Although DP is a constructionist approach, its emphasis on the construction of versions in discourse distinguishes it from cognitive constructionisms ranging from Neisser (1967), to Moscovici (1984), to Berger and Luckmann (1966).  The essence of DP is to study construction – how versions are assembled and stabilized as factual and independent of their producer – as a discourse activity.  Whereas cognitive constructionism tends to guide the researcher away from considering people’s practices, DP’s emphasis on the construction of specific versions encourages the researcher to consider the practices that those versions are part of, and the particular work that they are performing.

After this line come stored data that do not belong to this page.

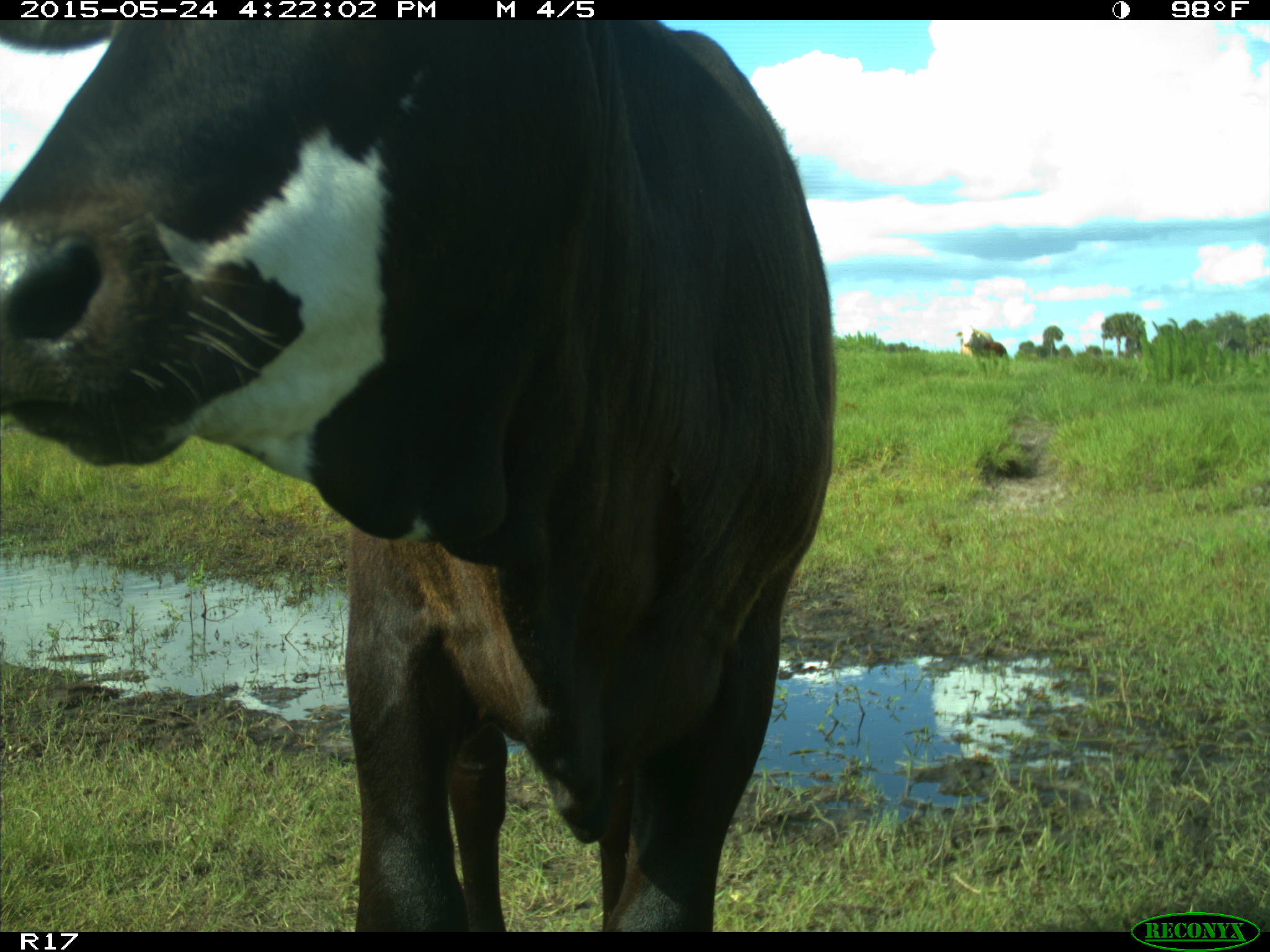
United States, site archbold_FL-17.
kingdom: Animalia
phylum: Chordata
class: Mammalia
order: Artiodactyla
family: Bovidae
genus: Bos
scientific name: Bos taurus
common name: domestic cow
Bos taurus (domestic cow).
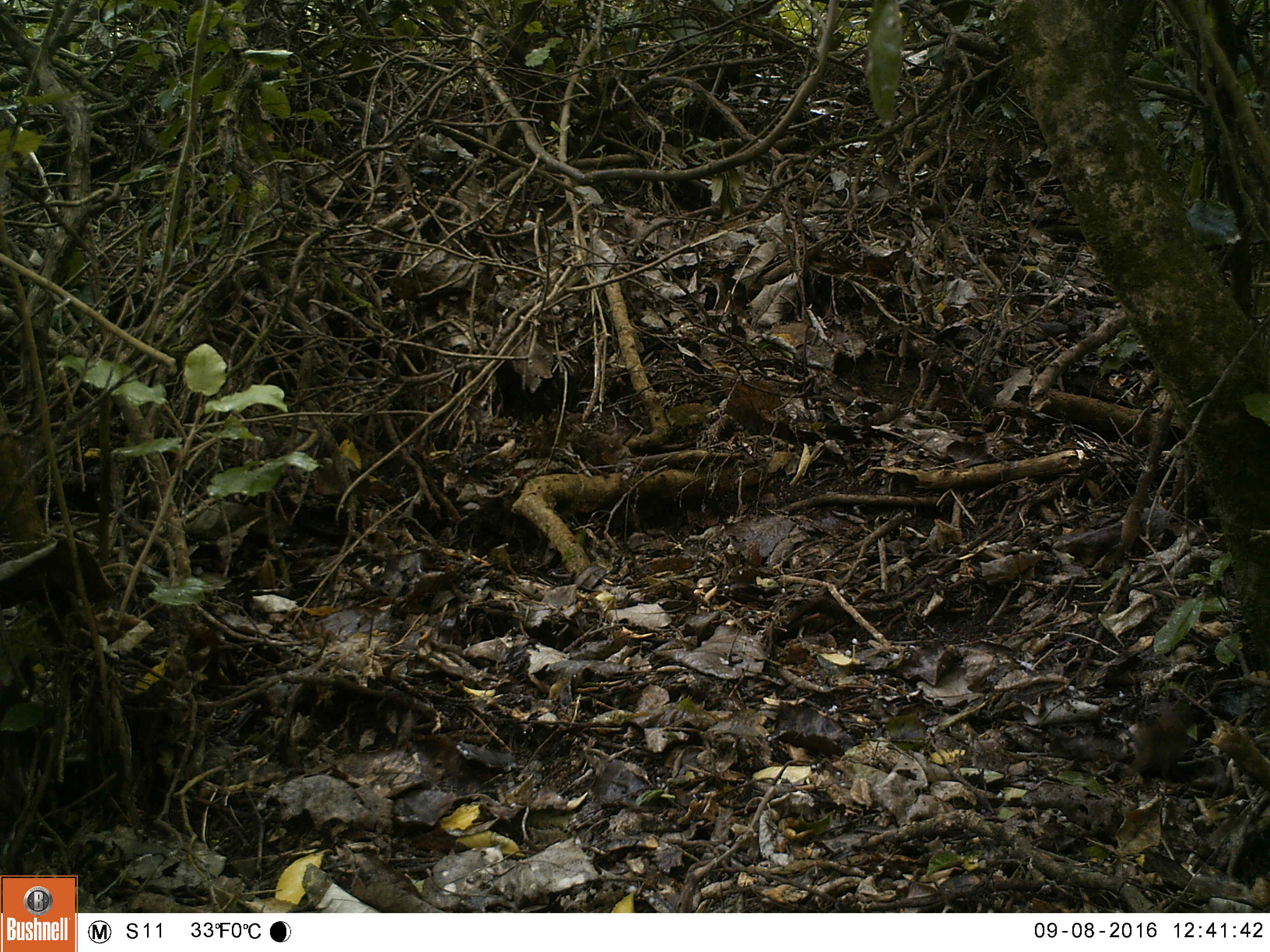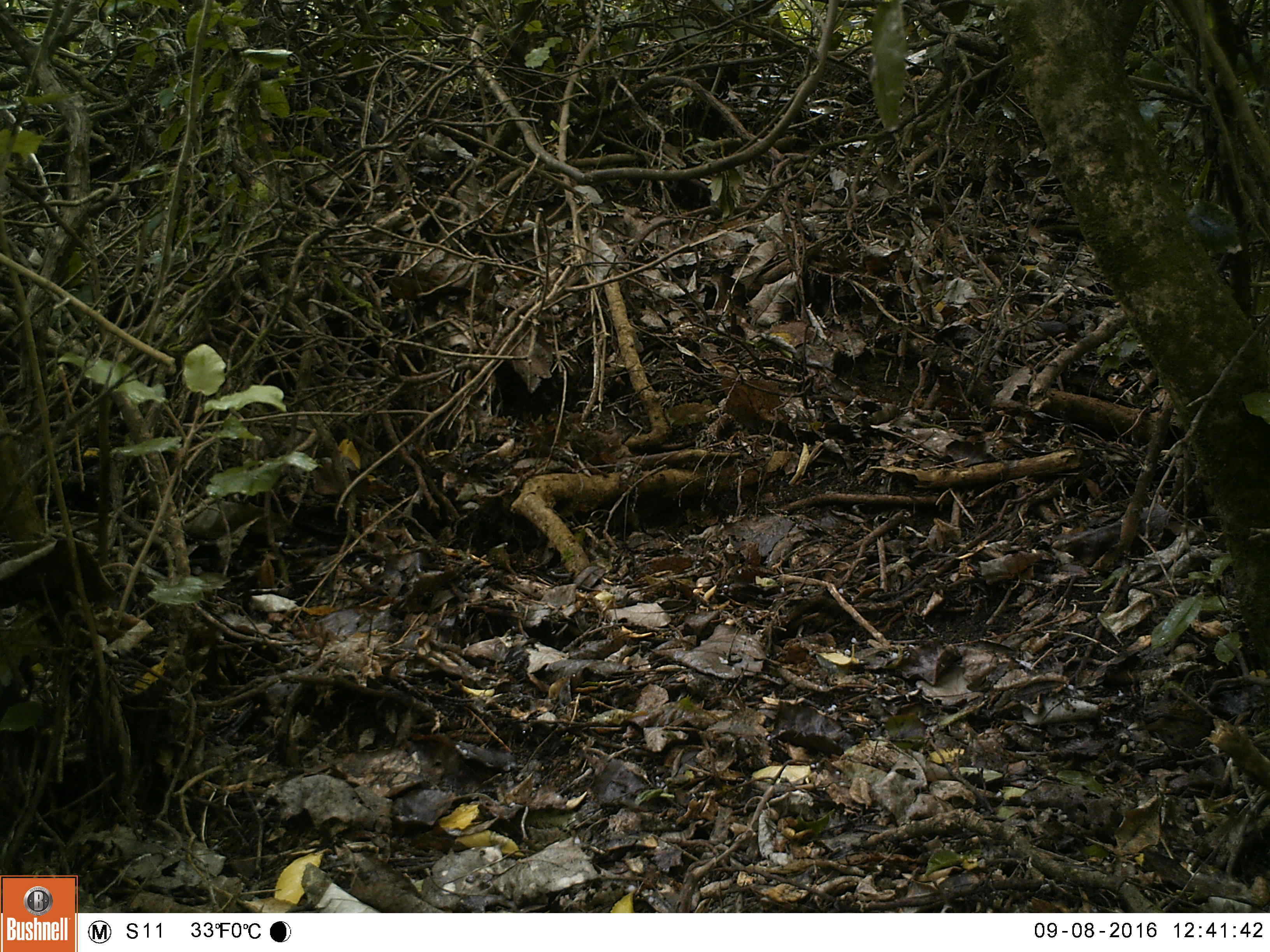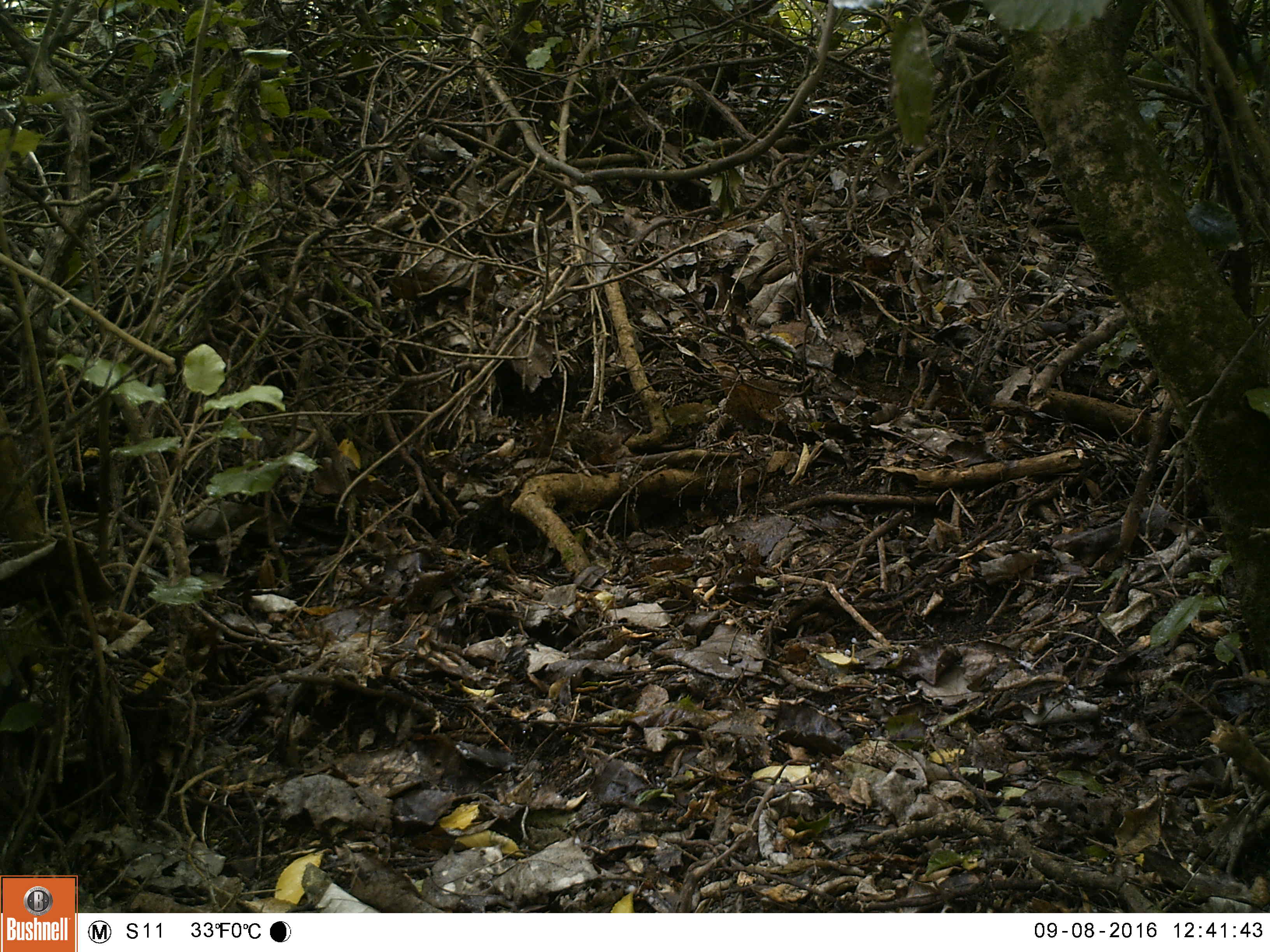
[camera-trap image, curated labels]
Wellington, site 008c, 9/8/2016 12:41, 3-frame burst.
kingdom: Animalia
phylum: Chordata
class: Aves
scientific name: Aves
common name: bird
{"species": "bird (Aves)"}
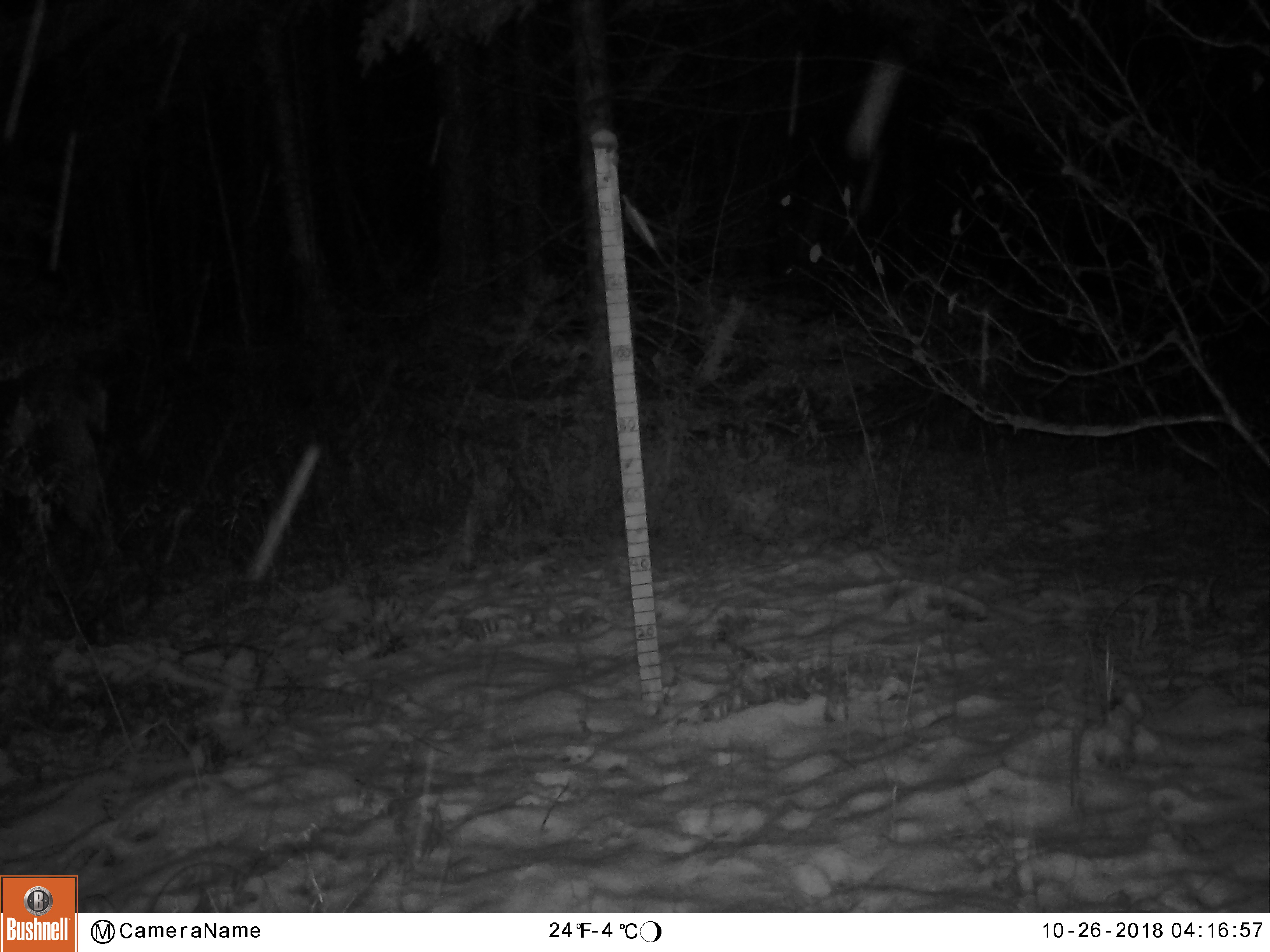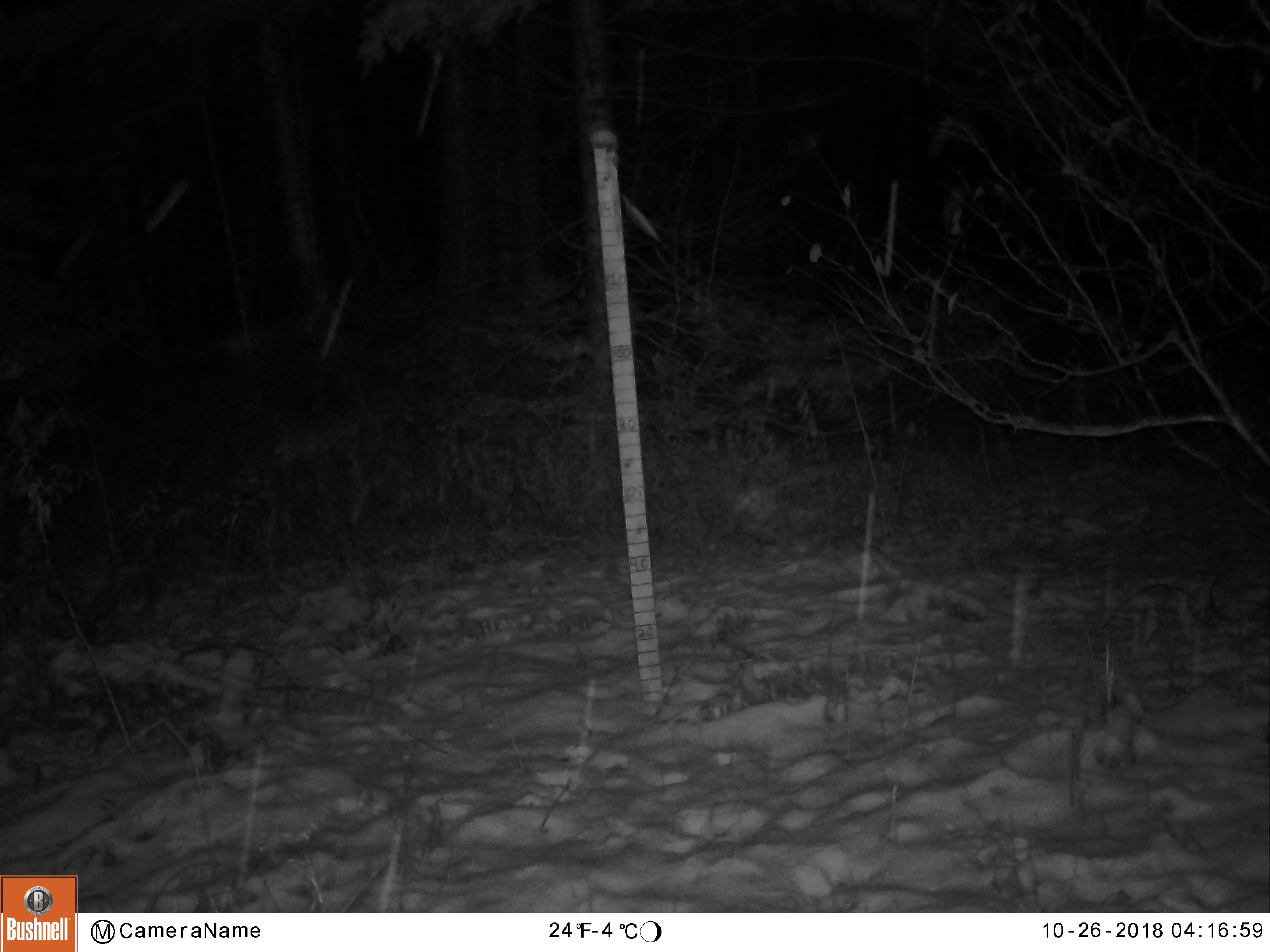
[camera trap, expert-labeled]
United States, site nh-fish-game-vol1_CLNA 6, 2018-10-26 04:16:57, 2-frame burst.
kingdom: Animalia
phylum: Chordata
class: Mammalia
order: Artiodactyla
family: Cervidae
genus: Odocoileus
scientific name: Odocoileus virginianus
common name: white-tailed deer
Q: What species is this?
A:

At the centre of DP there is an inversion that, initially, appears counterintuitive.  In traditional psychology there is reality on the one hand, that is the setting – the ‘stimulus conditions’ that enclose actors – and there is cognition on the other, conceived as something existing and quietly computing inside the actors.  Activity is treated as something secondary, the output of this system.  DP inverts this.  Activity is treated as primary, and reality and cognition are secondary. That is, DP focuses on what people are doing, and how, in the course of their discourse practices, they produce versions of external reality and of psychological states.  It asks how people categorize and formulate the world, establishing certain particulars as relevant, characterizing its moral flavour, and it asks how people at the same time formulate a relevant ‘inner’ world of beliefs, values, emotions and dispositions, that make their actions accountable.  The notion that actions take place within a kind of playoff between an outer reality and an inner world of thoughts and experiences, is one of a range of ways that people talk and account for themselves.  DP’s task is to study how people do that, and what they do with it, rather than to adopt or reject it as our own explanatory framework.  In ethnomethodological terms mind and reality, and their interplay, are DP’s topic rather than resource (cf. Wieder, 1988).